The effect of augmented reality on global coherence formation processes during STEM laboratory work in elementary school children

Kristin Altmeyer; Sarah Malone; Sebastian Kapp; Michael Barz; Luisa Lauer; Michael Thees; Jochen Kuhn; Markus Peschel; Daniel Sonntag; Roland Brünken

13th International Cognitive Load Theory Conference, ICLTC, 2021.
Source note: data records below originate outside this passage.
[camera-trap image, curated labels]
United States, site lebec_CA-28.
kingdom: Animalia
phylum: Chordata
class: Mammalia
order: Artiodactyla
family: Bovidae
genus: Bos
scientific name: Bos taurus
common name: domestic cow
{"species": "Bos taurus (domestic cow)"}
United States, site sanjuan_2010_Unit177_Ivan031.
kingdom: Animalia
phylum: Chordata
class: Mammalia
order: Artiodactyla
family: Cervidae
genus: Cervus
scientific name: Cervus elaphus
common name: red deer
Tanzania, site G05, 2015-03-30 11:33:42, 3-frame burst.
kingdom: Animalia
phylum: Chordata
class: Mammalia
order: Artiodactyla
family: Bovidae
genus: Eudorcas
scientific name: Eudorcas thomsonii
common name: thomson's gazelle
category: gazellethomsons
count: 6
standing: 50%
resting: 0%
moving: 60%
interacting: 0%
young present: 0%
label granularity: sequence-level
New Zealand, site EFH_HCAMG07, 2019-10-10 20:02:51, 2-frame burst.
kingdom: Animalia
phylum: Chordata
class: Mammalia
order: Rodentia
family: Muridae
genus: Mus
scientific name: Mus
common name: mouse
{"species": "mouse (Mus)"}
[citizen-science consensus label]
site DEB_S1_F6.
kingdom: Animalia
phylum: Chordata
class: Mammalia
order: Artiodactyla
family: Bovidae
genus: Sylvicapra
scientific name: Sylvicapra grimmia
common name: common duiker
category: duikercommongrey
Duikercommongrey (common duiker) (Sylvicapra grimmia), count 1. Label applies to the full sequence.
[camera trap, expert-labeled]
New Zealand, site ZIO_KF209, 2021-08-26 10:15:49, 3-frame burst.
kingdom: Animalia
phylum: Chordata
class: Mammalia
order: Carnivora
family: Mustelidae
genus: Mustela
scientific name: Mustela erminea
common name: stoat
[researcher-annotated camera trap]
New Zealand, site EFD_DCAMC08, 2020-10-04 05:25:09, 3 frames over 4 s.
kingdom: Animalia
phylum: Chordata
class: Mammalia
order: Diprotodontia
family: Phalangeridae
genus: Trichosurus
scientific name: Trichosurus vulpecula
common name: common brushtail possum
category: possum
In science education, hands-on student experiments are used to explore cause and effect relationships. Conventional lab work requires students to interact with physical experimentation objects and observe additional information like measurement values to deduce scientific laws and interrelations. The observable information, however, are usually presented in physical distance to the setting, e.g., on a separate display of a measuring device. The resulting spatial split (Chandler & Sweller, 1991) between representations hampers global coherence formation (Seufert & Brünken, 2004): Mapping processes between the spatially distant sources of information are assumed to lead to an increase in extraneous cognitive load (ECL; Ayres & Sweller, 2014). Consequently, learning outcomes can be impaired (Kalyuga et al., 1999). Augmented Reality (AR) can be used to overcome the split-attention effect by allowing additional information to be virtually integrated into the real-world set-up (Azuma, 1997). A study by Altmeyer et al. (2020) with university students showed that AR-support during experimentation led to a higher conceptual knowledge gain but had no effect on ECL. The current study provides a conceptual replication of Altmeyer et al.’s (2020) research and focuses on three main objectives: First, we aimed at investigating the generalizability of the advantage of AR on experimental learning in a sample of elementary school children. Second, we examined if low prior-knowledge of children even amplifies the split-attention effect, as proposed by Kalyuga et al. (1998). Finally, we focused on obtaining deeper insights into global coherence formation processes during lab work using specific tests and eye tracking measures.